The third session, "New ‘Great Game’ in the Middle East", highlighted the following issues: increasing number of actors in the region (both state and non-state), abandonment of the "bipolar" logic concerning the division of spheres of influence in the economy, development of terrorism as a form of business, non-proliferation of nuclear weapons, and politicization of religion.
According to the expert from Uzbekistan, there are several insurmountable factors hampering the achievement of stability in the Middle East: a crisis of confidence, a paralysis of the institutions of international security, an attempt by different actors to impose their own rules of the game in the conditions of chaos. Import of alien models and values leads to opposition from the local population and its turn towards Islamic fundamentalism. Political will of the United States and Russia is capable of bringing stability to the region and there are several points of convergence, such as common interests in the fight against extremism, as well as counteraction to radicalization of youth.
The representative of India shared this view, stating that it is necessary to work out joint approaches to fighting hotbeds of tension in the region in those areas, where interests of major actors do not conflict. The US side also stressed the presence of numerous actors and the complexity of relationships between them, especially mentioning Russia's ability to find common ground between irreconcilable antagonists. The expert predicted gradual withdrawal of the US from the region.

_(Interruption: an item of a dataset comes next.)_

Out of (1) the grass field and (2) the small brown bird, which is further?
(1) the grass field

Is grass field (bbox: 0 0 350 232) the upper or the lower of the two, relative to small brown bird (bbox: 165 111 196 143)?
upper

The representative from Israel noted that the weakening of state and its subjectivity occurred in the region, which has been related to dynamics of the "Arab Spring". In a number of cases, authoritarian regimes were reinforced. The weakening of the state created a vacuum, which brought an opportunity for various regional forces to intervene in conflicts.
Russian participant in the session questioned the existence of the «Great Game» in the Middle East. In his opinion, there is no opposition between two "superpowers", but there are three levels of conflict: local, regional and global. A distinguished feature of Russia's foreign policy – an attempt to build mutually beneficial relations with different parties, while Moscow does not try to oust anybody from the region. However, the US has recently become the main producer of hydrocarbons and pursuing new interests.